[Selection]:
# Chef knives for someone with bad wrists



## mneiai (Jul 7, 2012)

I'm looking to improve my cooking skills and want to get the proper tools to learn with.  I've looked at the knives at the local Crate & Barrel and William Sonoma and have come to the conclusion that I like the Global and Shun ones best, maybe preferring the Shun Classic 8 inch chef's knife.  I mostly like these because I need something light weight as I have issues with the cartilage in my wrists, but I also like how the handles feel.  Looking through the forum, the Shuns don't seem to get a lot of love, but no one really talks about similar handles and weight when comparing them to other knives (at least outside of the obvious western vs. eastern weights).  

I was wondering if anyone has a suggestion for something better than the Shun with a similar feel?  And in a similar price range (or less, of course lol)?  Or, I guess, other suggestions to look into?  I'm a woman with wide hands/relatively short fingers.


----------



## butzy (Jan 8, 2010)

I'm not a knife expert, but will pipe in anyway!

First of all: What knife are you using at the moment, and what are you happy/unhappy with?

The main thing about a knife is that it is sharp. Since I started sharpening my own knives, I found that even the cheap ones I got aren't so bad...

I have a Global chef's knife and it is fairly light. I can deal OK with the handle, although it can get a bit slippery. I find it a bit of a difficult knife to sharpen.

I have a Forschner as well and that one doesn't feel a lot heavier than the Global. If you want me to I can throw them on the scale for you. The Forschner is a lot easier to sharpen in my opinion.

Most Japanese knives are worth looking into as they are lighter than the traditional wusthoff's and the like.

There are people on this forum that know lots and lots more about these than I do. I'm quite sure that they will be around soon to give you a hand.....


----------



## franzb69 (Jul 9, 2012)

hi, i'm just new here but i'd like to chime in if that's okay.

practically any japanese style knife would fit your needs. i would urge you to look at the knives from chefknivestogo or japaneseknifeimports site and see what knives they have that are in your budget. i'd say getting a tojiro dp or a richmond artifex would be great.

i would also include that you might wanna polish up your knifeskills to keep your wrist problem down to a minimum. most wrist problems are usually down to how you handle your knife and how you hold on to them. there's lots of videos out there on youtube that'll help you out. or you can get a dvd or something on amazon all about knife skills. i've had a similar problem when i was still using western style knives. when i went japanese, i won't go back.

Dataset items:
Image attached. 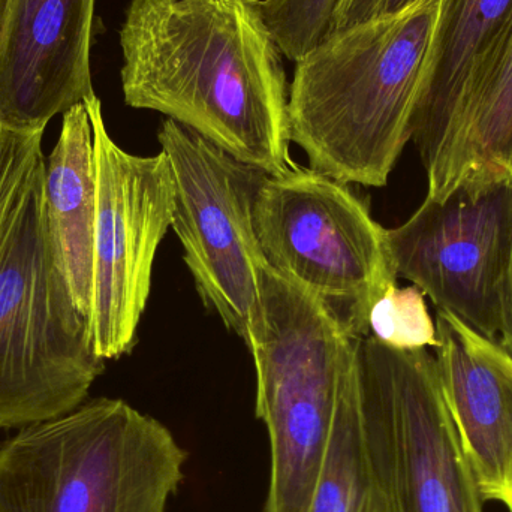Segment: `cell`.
Segmentation results:
<instances>
[{
    "instance_id": "ffe728a7",
    "label": "cell",
    "mask_w": 512,
    "mask_h": 512,
    "mask_svg": "<svg viewBox=\"0 0 512 512\" xmlns=\"http://www.w3.org/2000/svg\"><path fill=\"white\" fill-rule=\"evenodd\" d=\"M415 2L418 0H340L331 20L330 33L348 29L381 15L394 14Z\"/></svg>"
},
{
    "instance_id": "ac0fdd59",
    "label": "cell",
    "mask_w": 512,
    "mask_h": 512,
    "mask_svg": "<svg viewBox=\"0 0 512 512\" xmlns=\"http://www.w3.org/2000/svg\"><path fill=\"white\" fill-rule=\"evenodd\" d=\"M370 336L394 349L436 348V324L417 286L394 285L373 304L369 316Z\"/></svg>"
},
{
    "instance_id": "ba28073f",
    "label": "cell",
    "mask_w": 512,
    "mask_h": 512,
    "mask_svg": "<svg viewBox=\"0 0 512 512\" xmlns=\"http://www.w3.org/2000/svg\"><path fill=\"white\" fill-rule=\"evenodd\" d=\"M158 140L173 179L171 227L198 294L248 346L261 319L267 262L256 239L254 209L267 174L171 119L162 123Z\"/></svg>"
},
{
    "instance_id": "7a4b0ae2",
    "label": "cell",
    "mask_w": 512,
    "mask_h": 512,
    "mask_svg": "<svg viewBox=\"0 0 512 512\" xmlns=\"http://www.w3.org/2000/svg\"><path fill=\"white\" fill-rule=\"evenodd\" d=\"M442 0L330 33L295 62L291 143L345 185H387L420 101Z\"/></svg>"
},
{
    "instance_id": "7402d4cb",
    "label": "cell",
    "mask_w": 512,
    "mask_h": 512,
    "mask_svg": "<svg viewBox=\"0 0 512 512\" xmlns=\"http://www.w3.org/2000/svg\"><path fill=\"white\" fill-rule=\"evenodd\" d=\"M9 8H11V0H0V51L5 38L6 24H8Z\"/></svg>"
},
{
    "instance_id": "5bb4252c",
    "label": "cell",
    "mask_w": 512,
    "mask_h": 512,
    "mask_svg": "<svg viewBox=\"0 0 512 512\" xmlns=\"http://www.w3.org/2000/svg\"><path fill=\"white\" fill-rule=\"evenodd\" d=\"M44 197L57 265L75 307L87 319L92 300L96 173L92 122L84 102L63 113L59 140L45 159Z\"/></svg>"
},
{
    "instance_id": "9c48e42d",
    "label": "cell",
    "mask_w": 512,
    "mask_h": 512,
    "mask_svg": "<svg viewBox=\"0 0 512 512\" xmlns=\"http://www.w3.org/2000/svg\"><path fill=\"white\" fill-rule=\"evenodd\" d=\"M84 105L92 122L96 173L87 324L96 355L117 360L137 342L156 252L173 222V179L164 153L135 156L114 143L98 96H90Z\"/></svg>"
},
{
    "instance_id": "5b68a950",
    "label": "cell",
    "mask_w": 512,
    "mask_h": 512,
    "mask_svg": "<svg viewBox=\"0 0 512 512\" xmlns=\"http://www.w3.org/2000/svg\"><path fill=\"white\" fill-rule=\"evenodd\" d=\"M104 370L54 256L42 173L0 254V429L74 411Z\"/></svg>"
},
{
    "instance_id": "8992f818",
    "label": "cell",
    "mask_w": 512,
    "mask_h": 512,
    "mask_svg": "<svg viewBox=\"0 0 512 512\" xmlns=\"http://www.w3.org/2000/svg\"><path fill=\"white\" fill-rule=\"evenodd\" d=\"M254 224L271 270L321 303L346 333L370 336V310L397 285V273L387 230L348 185L298 165L267 174Z\"/></svg>"
},
{
    "instance_id": "d6986e66",
    "label": "cell",
    "mask_w": 512,
    "mask_h": 512,
    "mask_svg": "<svg viewBox=\"0 0 512 512\" xmlns=\"http://www.w3.org/2000/svg\"><path fill=\"white\" fill-rule=\"evenodd\" d=\"M340 0H255L283 57L298 62L327 38Z\"/></svg>"
},
{
    "instance_id": "2e32d148",
    "label": "cell",
    "mask_w": 512,
    "mask_h": 512,
    "mask_svg": "<svg viewBox=\"0 0 512 512\" xmlns=\"http://www.w3.org/2000/svg\"><path fill=\"white\" fill-rule=\"evenodd\" d=\"M307 512H387L361 420L355 339Z\"/></svg>"
},
{
    "instance_id": "8fae6325",
    "label": "cell",
    "mask_w": 512,
    "mask_h": 512,
    "mask_svg": "<svg viewBox=\"0 0 512 512\" xmlns=\"http://www.w3.org/2000/svg\"><path fill=\"white\" fill-rule=\"evenodd\" d=\"M96 0H11L0 51V122L42 129L95 95Z\"/></svg>"
},
{
    "instance_id": "277c9868",
    "label": "cell",
    "mask_w": 512,
    "mask_h": 512,
    "mask_svg": "<svg viewBox=\"0 0 512 512\" xmlns=\"http://www.w3.org/2000/svg\"><path fill=\"white\" fill-rule=\"evenodd\" d=\"M354 339L321 303L271 270L261 273V319L249 340L256 417L270 441L261 512H307Z\"/></svg>"
},
{
    "instance_id": "4fadbf2b",
    "label": "cell",
    "mask_w": 512,
    "mask_h": 512,
    "mask_svg": "<svg viewBox=\"0 0 512 512\" xmlns=\"http://www.w3.org/2000/svg\"><path fill=\"white\" fill-rule=\"evenodd\" d=\"M512 20V0H442L411 141L427 176V198L442 200L460 117L484 65Z\"/></svg>"
},
{
    "instance_id": "7c38bea8",
    "label": "cell",
    "mask_w": 512,
    "mask_h": 512,
    "mask_svg": "<svg viewBox=\"0 0 512 512\" xmlns=\"http://www.w3.org/2000/svg\"><path fill=\"white\" fill-rule=\"evenodd\" d=\"M435 324L439 375L481 498L512 512V357L445 310Z\"/></svg>"
},
{
    "instance_id": "52a82bcc",
    "label": "cell",
    "mask_w": 512,
    "mask_h": 512,
    "mask_svg": "<svg viewBox=\"0 0 512 512\" xmlns=\"http://www.w3.org/2000/svg\"><path fill=\"white\" fill-rule=\"evenodd\" d=\"M358 399L387 512H483L438 361L355 337Z\"/></svg>"
},
{
    "instance_id": "6da1fadb",
    "label": "cell",
    "mask_w": 512,
    "mask_h": 512,
    "mask_svg": "<svg viewBox=\"0 0 512 512\" xmlns=\"http://www.w3.org/2000/svg\"><path fill=\"white\" fill-rule=\"evenodd\" d=\"M119 38L126 105L268 176L297 167L283 54L255 0H131Z\"/></svg>"
},
{
    "instance_id": "e0dca14e",
    "label": "cell",
    "mask_w": 512,
    "mask_h": 512,
    "mask_svg": "<svg viewBox=\"0 0 512 512\" xmlns=\"http://www.w3.org/2000/svg\"><path fill=\"white\" fill-rule=\"evenodd\" d=\"M42 137V129H20L0 122V254L33 185L44 173Z\"/></svg>"
},
{
    "instance_id": "3957f363",
    "label": "cell",
    "mask_w": 512,
    "mask_h": 512,
    "mask_svg": "<svg viewBox=\"0 0 512 512\" xmlns=\"http://www.w3.org/2000/svg\"><path fill=\"white\" fill-rule=\"evenodd\" d=\"M188 453L120 399L18 430L0 447V512H167Z\"/></svg>"
},
{
    "instance_id": "30bf717a",
    "label": "cell",
    "mask_w": 512,
    "mask_h": 512,
    "mask_svg": "<svg viewBox=\"0 0 512 512\" xmlns=\"http://www.w3.org/2000/svg\"><path fill=\"white\" fill-rule=\"evenodd\" d=\"M385 236L397 277L411 280L436 309L499 339L512 248V182L457 188L444 200L426 197Z\"/></svg>"
},
{
    "instance_id": "44dd1931",
    "label": "cell",
    "mask_w": 512,
    "mask_h": 512,
    "mask_svg": "<svg viewBox=\"0 0 512 512\" xmlns=\"http://www.w3.org/2000/svg\"><path fill=\"white\" fill-rule=\"evenodd\" d=\"M498 340L502 348L512 357V248L507 276H505L504 291H502L501 331H499Z\"/></svg>"
},
{
    "instance_id": "9a60e30c",
    "label": "cell",
    "mask_w": 512,
    "mask_h": 512,
    "mask_svg": "<svg viewBox=\"0 0 512 512\" xmlns=\"http://www.w3.org/2000/svg\"><path fill=\"white\" fill-rule=\"evenodd\" d=\"M507 182H512V20L469 93L444 198L457 188Z\"/></svg>"
}]
</instances>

[Set problem]:
Turn the paragraph in the forum thread on chef knives that begins "I have a Global chef's knife" into a short bulleted list that keeps its main facts. Use only the forum thread on chef knives.

[Written response]:
- Owns a Global chef's knife that is fairly light
- The handle is manageable but can get a bit slippery
- The knife is somewhat hard to sharpen